US national hospital- and surgeon-level inverse volume–outcome associations were observed for 30-day and one-year mortality after mitral valve surgery for primary mitral regurgitation, according to a study published in JAMA Cardiology. Authors Vinay Badhwar (Department of Cardiovascular and Thoracic Surgery, West Virginia University, Morgantown, USA) and colleagues say the findings may help to define access to experienced centres and surgeons for the management of primary mitral regurgitation.
The investigators explain that surgery for severe primary degenerative mitral regurgitation is recommended even in asymptomatic patients, provided optimal outcomes are achievable. However, say Badhwar et al, “despite recent advances in surgical and transcatheter mitral therapy, the contemporary volume–outcome association in mitral valve surgery has not been assessed nationally, nor have rigorous data been provided to assist in defining a mitral reference center. This important information has the potential to shape quality improvement, patient-physician referral patterns, and resource allocation regarding the management of primary mitral regurgitation.”
The multicentre cross-sectional observational study aimed to assess national 30-day and 1-year outcomes of mitral valve surgery, and define the hospital- and surgeon-level volume–outcome association with mitral valve repair or replacement (MVRR) in patients with primary mitral regurgitation. The researchers used the Society of Thoracic Surgeons Adult Cardiac Surgery Database to identify patients undergoing isolated MVRR for primary mitral regurgitation in the USA. Operative data were collected from 1 July 2011 to 31 December 2016, and analysed from 1 March to 1 July 2019, with data linked to the Centers for Medicare and Medicaid Services.
The primary outcome was 30-day in-hospital operative mortality after isolated MVRR for primary mitral regurgitation. Secondary outcomes were 30-day composite mortality plus morbidity (any occurrence of bleeding, stroke, prolonged ventilation, renal failure, or deep wound infection), rate of successful mitral valve repair of primary mitral regurgitation (residual mitral regurgitation of mild [1+] or better), and one-year mortality, reoperation, and rehospitalisation for heart failure.
In all, 55, 311 patients, 1,094 hospitals, and 2,410 surgeons were identified. Increasing hospital and surgeon volumes were associated with lower risk-adjusted 30-day mortality, lower 30-day composite mortality plus morbidity, and a higher rate of successful repair. The lowest versus highest hospital volume quartile had higher one-year risk-adjusted mortality (hazard ratio [HR] 1.61, 95% confidence interval [CI] 1.31–1.98), but not mitral reoperation (odds ratio [OR] 1.51, 95% CI 0.81–2.78) or hospitalisation for heart failure (HR 1.25, 95% CI 0.96-1.64). The surgeon-level one-year volume-outcome associations were similar for mortality (HR 1.6, 95% CI 1.32–1.94) but not significant for mitral reoperation (HR 1.14, 95% CI 0.6–2.18) or hospitalisation for heart failure (HR 1.17, 95% CI 0.91–1.5).

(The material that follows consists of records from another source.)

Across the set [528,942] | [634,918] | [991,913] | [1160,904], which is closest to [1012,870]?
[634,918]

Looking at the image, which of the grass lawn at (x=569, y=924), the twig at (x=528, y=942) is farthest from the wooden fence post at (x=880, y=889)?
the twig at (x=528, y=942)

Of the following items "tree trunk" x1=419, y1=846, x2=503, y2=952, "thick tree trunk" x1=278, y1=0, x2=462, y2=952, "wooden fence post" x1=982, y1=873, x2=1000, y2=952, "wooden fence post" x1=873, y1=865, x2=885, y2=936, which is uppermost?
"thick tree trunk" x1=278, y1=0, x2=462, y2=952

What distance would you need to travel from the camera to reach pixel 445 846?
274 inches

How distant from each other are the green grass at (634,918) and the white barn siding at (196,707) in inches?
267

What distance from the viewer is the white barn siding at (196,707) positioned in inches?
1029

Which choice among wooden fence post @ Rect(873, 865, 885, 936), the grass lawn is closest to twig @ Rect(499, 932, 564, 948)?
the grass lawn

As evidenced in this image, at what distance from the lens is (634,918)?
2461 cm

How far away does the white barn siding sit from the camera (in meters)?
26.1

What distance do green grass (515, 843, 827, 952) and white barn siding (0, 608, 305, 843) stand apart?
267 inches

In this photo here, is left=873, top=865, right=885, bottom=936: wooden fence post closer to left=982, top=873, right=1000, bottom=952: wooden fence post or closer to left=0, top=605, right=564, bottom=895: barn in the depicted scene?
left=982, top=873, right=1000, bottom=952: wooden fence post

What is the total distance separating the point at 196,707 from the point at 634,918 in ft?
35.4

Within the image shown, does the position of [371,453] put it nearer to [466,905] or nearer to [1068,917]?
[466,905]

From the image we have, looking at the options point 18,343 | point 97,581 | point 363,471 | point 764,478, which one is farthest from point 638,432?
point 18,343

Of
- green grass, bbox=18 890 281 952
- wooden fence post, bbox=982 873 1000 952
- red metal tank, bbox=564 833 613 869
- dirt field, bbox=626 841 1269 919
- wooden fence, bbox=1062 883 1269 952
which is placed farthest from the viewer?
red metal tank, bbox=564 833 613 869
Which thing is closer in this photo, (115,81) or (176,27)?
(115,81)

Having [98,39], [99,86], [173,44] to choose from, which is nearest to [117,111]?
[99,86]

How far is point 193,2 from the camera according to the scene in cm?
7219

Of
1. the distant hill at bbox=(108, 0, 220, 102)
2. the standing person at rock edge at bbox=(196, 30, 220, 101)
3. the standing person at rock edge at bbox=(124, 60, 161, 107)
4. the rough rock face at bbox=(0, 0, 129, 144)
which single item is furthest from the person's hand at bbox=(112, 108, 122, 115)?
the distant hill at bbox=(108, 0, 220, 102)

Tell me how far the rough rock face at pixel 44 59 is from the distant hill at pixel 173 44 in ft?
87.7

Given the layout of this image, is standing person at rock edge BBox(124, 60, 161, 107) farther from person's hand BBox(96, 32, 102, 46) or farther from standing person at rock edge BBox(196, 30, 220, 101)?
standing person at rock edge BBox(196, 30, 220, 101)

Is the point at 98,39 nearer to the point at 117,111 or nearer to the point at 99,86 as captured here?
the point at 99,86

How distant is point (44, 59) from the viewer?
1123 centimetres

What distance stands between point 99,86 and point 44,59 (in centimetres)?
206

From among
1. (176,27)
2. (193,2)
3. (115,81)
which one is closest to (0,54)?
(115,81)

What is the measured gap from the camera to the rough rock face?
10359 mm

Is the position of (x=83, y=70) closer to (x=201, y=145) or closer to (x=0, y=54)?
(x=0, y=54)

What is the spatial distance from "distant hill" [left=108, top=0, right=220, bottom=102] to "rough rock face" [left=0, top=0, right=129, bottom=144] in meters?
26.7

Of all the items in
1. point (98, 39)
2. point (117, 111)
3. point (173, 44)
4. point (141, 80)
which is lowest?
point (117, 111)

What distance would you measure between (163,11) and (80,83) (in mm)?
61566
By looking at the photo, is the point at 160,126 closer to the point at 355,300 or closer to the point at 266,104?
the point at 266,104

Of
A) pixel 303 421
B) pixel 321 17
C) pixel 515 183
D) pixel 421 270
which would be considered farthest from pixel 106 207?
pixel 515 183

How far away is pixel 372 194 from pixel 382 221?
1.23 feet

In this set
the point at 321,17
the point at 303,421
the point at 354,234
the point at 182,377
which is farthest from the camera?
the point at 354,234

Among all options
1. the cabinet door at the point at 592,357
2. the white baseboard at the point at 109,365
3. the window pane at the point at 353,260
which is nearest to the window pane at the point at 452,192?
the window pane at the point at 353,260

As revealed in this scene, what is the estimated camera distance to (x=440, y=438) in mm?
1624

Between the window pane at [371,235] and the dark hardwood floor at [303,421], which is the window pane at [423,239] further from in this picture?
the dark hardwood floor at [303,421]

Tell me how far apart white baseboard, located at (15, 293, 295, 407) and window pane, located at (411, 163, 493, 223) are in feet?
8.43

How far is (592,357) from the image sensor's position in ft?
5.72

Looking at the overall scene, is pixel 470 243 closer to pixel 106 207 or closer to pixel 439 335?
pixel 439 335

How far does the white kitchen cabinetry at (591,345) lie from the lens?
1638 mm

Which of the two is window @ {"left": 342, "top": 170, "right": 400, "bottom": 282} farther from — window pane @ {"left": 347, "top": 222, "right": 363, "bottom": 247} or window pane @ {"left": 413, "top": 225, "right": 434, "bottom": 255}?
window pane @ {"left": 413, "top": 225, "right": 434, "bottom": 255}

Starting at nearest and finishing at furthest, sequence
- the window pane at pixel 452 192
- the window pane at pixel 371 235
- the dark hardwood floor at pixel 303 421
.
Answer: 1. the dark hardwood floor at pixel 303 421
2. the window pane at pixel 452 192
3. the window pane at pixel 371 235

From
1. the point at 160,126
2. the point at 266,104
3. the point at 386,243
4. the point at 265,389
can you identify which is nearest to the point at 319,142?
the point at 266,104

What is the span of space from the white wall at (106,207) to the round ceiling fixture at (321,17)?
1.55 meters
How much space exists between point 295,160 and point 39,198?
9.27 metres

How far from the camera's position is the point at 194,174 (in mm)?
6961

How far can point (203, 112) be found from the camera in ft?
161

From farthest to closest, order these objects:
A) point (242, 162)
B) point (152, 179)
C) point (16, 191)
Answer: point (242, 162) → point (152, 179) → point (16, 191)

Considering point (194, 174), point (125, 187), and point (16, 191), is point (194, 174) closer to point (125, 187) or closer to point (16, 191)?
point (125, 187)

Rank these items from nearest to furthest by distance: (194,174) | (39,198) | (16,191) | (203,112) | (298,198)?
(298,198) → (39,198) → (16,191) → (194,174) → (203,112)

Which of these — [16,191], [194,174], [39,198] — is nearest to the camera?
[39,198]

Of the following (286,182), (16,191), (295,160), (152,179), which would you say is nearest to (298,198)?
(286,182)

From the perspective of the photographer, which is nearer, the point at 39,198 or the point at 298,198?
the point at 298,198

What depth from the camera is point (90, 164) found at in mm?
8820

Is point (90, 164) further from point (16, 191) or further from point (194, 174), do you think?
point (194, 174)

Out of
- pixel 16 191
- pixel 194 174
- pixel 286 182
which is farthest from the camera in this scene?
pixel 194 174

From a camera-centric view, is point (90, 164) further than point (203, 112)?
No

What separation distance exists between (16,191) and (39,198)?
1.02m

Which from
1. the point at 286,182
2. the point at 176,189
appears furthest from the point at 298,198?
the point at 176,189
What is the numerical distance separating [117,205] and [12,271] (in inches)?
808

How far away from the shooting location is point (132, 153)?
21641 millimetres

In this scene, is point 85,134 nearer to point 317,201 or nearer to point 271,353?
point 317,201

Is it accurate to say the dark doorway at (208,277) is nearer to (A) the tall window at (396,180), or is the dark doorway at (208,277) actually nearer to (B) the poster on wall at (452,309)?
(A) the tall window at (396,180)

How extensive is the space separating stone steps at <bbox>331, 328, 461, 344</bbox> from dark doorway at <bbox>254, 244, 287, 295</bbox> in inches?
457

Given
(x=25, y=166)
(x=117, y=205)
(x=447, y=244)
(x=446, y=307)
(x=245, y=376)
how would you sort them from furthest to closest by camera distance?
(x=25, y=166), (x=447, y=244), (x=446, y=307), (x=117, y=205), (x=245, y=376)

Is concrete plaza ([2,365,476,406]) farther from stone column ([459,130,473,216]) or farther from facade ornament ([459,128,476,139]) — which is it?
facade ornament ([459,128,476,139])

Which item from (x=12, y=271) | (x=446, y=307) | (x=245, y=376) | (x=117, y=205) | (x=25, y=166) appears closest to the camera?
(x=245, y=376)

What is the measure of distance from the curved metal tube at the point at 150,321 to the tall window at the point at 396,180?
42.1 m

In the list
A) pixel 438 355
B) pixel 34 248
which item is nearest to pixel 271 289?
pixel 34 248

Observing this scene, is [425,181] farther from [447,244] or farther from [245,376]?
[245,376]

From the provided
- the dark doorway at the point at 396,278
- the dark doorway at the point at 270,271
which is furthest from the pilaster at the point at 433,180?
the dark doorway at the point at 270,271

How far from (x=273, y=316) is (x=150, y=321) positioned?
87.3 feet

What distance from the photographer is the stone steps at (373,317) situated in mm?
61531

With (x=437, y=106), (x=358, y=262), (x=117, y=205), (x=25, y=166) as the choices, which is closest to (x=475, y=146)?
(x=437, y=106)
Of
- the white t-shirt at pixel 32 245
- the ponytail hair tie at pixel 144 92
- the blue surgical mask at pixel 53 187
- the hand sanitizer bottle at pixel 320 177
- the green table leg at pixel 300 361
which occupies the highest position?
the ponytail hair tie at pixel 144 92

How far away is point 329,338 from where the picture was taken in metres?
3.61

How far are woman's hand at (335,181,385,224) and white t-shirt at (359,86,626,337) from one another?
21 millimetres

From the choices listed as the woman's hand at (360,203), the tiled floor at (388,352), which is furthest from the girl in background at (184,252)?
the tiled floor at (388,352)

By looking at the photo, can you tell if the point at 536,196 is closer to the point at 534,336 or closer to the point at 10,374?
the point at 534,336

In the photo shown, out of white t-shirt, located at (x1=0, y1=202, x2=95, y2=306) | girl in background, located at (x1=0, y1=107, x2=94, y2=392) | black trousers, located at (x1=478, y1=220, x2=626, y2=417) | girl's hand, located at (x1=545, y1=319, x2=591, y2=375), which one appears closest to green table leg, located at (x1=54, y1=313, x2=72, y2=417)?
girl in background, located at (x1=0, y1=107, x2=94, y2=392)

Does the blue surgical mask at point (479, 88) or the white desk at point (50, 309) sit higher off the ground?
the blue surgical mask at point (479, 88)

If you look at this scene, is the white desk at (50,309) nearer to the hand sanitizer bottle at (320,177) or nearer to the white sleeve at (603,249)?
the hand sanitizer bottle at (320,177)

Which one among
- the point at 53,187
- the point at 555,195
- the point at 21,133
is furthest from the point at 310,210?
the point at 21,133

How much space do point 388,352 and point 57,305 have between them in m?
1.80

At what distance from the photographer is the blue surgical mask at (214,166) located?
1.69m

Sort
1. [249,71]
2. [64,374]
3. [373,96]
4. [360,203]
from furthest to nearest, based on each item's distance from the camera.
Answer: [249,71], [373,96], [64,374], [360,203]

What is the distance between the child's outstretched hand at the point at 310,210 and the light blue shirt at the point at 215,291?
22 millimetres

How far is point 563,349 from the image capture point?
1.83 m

The authors write: “For the surgical management of primary mitral regurgitation, this national clinical registry analysis provides … documentation that hospital and surgeon volume–outcome associations exist for rates of successful mitral valve repair and one-year mortality, but not for one-year mitral valve reoperation or one-year hospitalisation for heart failure. These findings may assist efforts to define access to experienced centres and surgeons for primary MR or complex primary MV disease.”
They add: “The data generated from this analysis may provide further support for efforts to regionalise mitral valve surgery for primary mitral regurgitation, especially for patients who may be asymptomatic but meet guideline criteria for mitral valve repair, in whom the pathology may be deemed complex, or for patients seeking innovative mitral valve repair approaches, such as minimally invasive or robotic surgery. Such cases may be better suited to experienced mitral valve surgeons and centres based on volume. But importantly, higher volumes centres and surgeons in the United States are far more accessible than previously recognized.”
Badhwar et al concede the “inherent limitations of any analysis of a large clinical registry”, and that the “ascertainment of aetiology may be imprecise”. In addition, they say, the surgeon volume thresholds reported may be conservative.